"I received the information from a hotel clerk who overheard," Lieutenant Lizco added. "He knows they are PLF."

Lieutenant Lizco referred to the Popular Liberation Forces, a Stalinist group that admitted links with Cuba and the Soviet Union. Unlike the rebel forces who hoped for eventual reconciliation of the nation after victory, the Popular Liberation Forces fought a war of annihilation. They took no prisoners in their assaults on isolated army positions, putting bullets through the heads of captured soldiers or hacking fifteen-year-old draftees to death with machetes. They dispatched assassins to silence Salvadorans — conservatives, liberals, union leaders, socialists, Marxist Utopians — who spoke of peaceful reform or a revolution ending without the creation of a "People's Soviet State." And they preached the doctrine of revenge: all Salvadorans who failed to join the People's Army faced execution after the Triumph.

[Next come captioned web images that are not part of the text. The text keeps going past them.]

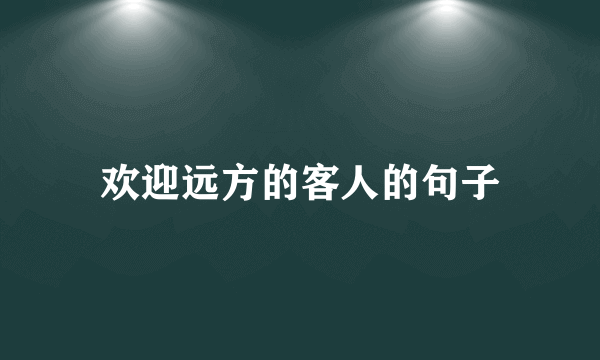 欢迎远方的客人的句子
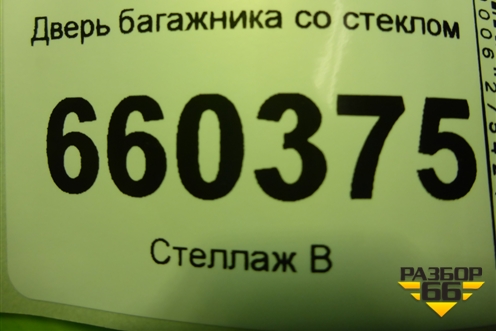Дверь багажника со стеклом (3х дверный хетчбэк) для Opel Corsa D с 2006-2014г (Корса Д)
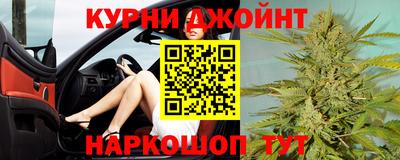 таблы Бугуруслан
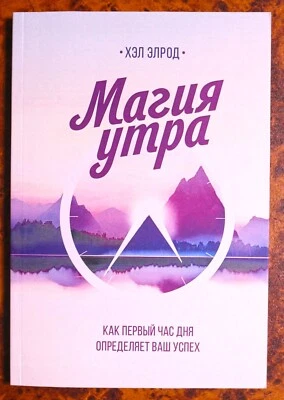 Книга Магия утра Как первый час дня определяет Ваш успех Хэл Элрод Russian book - Bild 1 von 4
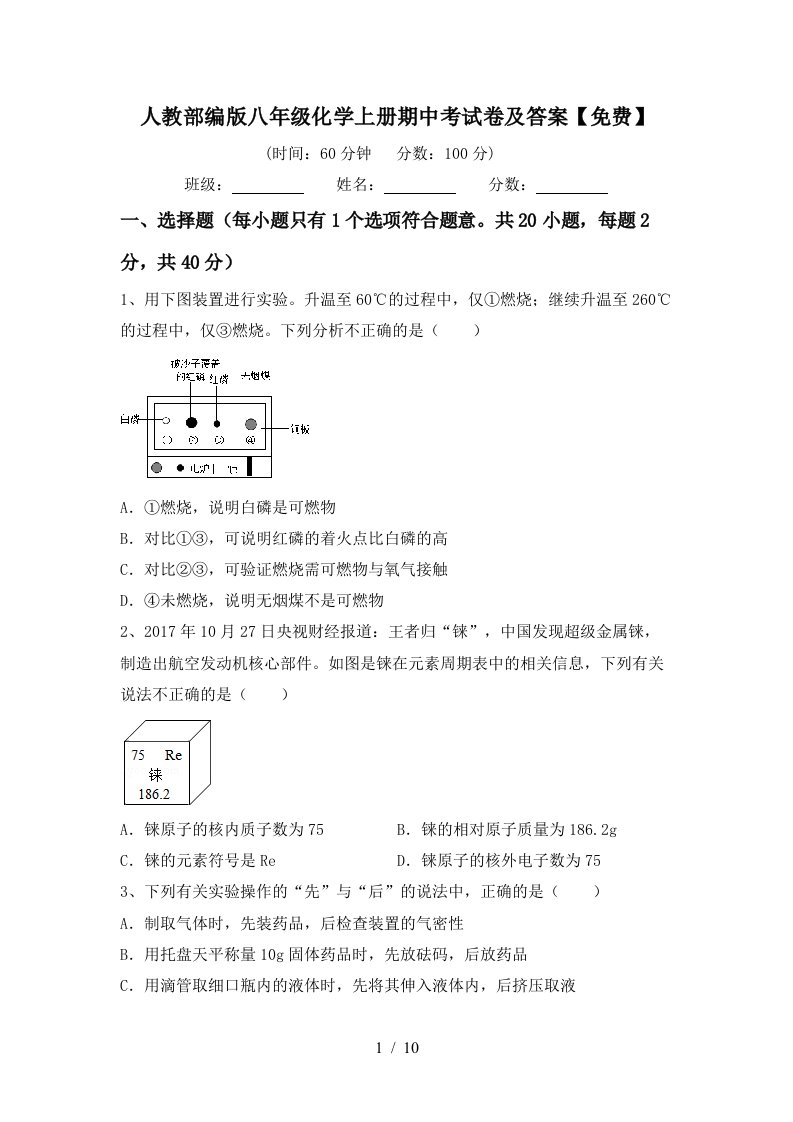 人教部编版八年级化学上册期中考试卷及答案免费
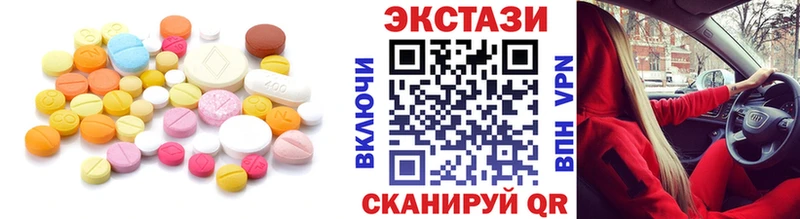 KRAKEN зеркало  Тимашёвск  Ecstasy круглые 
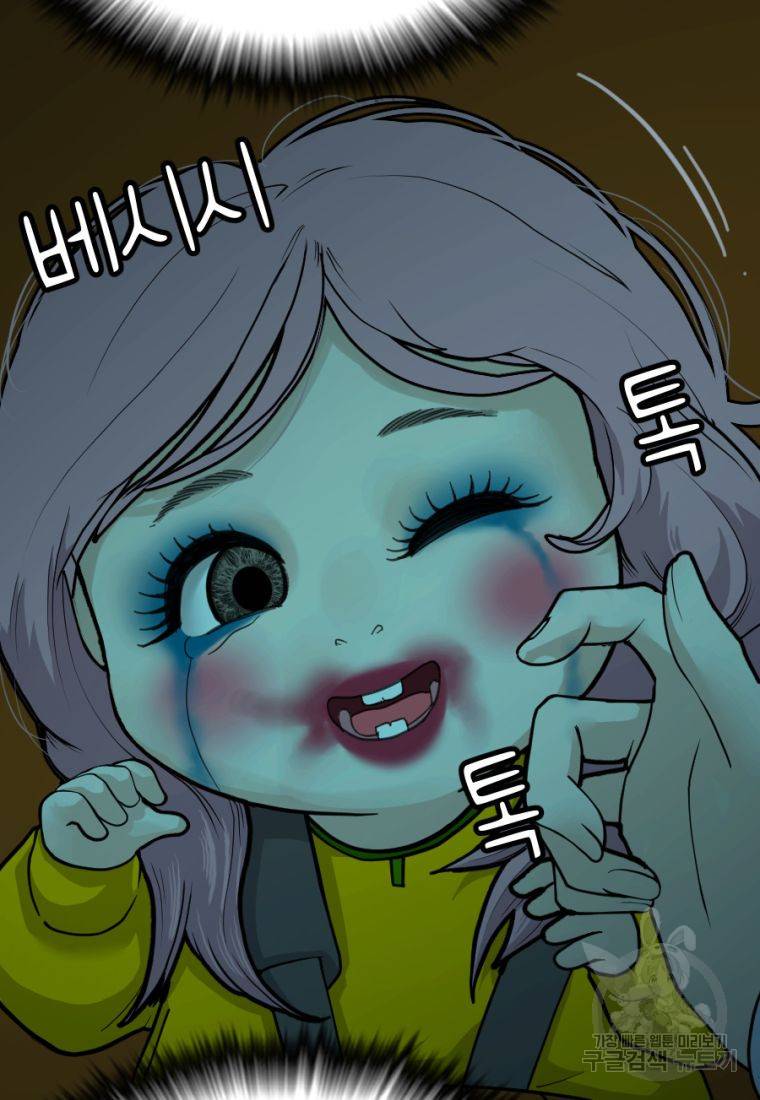 백합 하우스 5화 156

Outside the mud-walled, bullet-pocked farmhouse where the Black Berets made their barracks and offices, the diesel generator sputtered and stopped. Both soldiers reflexively looked out the sandbagged window to the scorched cornfields. A midday attack? Guerrillas always sabotaged generators first, to cut off the lights and radios. But the officers saw no guerrillas advancing across the fields. No autofire cracked the quiet of the overcast afternoon. As their eyes searched the perimeter, the generator resumed its monotonous drone.

Finally turning to Lieutenant Lizco, the commander's exhausted, expressionless eyes examined the twenty-two-year-old junior officer. The commander glanced to the doorway to the other room. The lieutenant stepped to the door and looked out. The clerk had left the room that served as a unit office. Only then did the commander ask, "Quesada is a friend of yours?"

"No!" Lieutenant Lizco sneered.

"Perhaps his guards will protect him," the commander suggested. He turned away. Adding another cube of sugar to his coffee, he stared out at the black clouds bringing an early end to the afternoon. Lizco did not allow the silence to deny his point.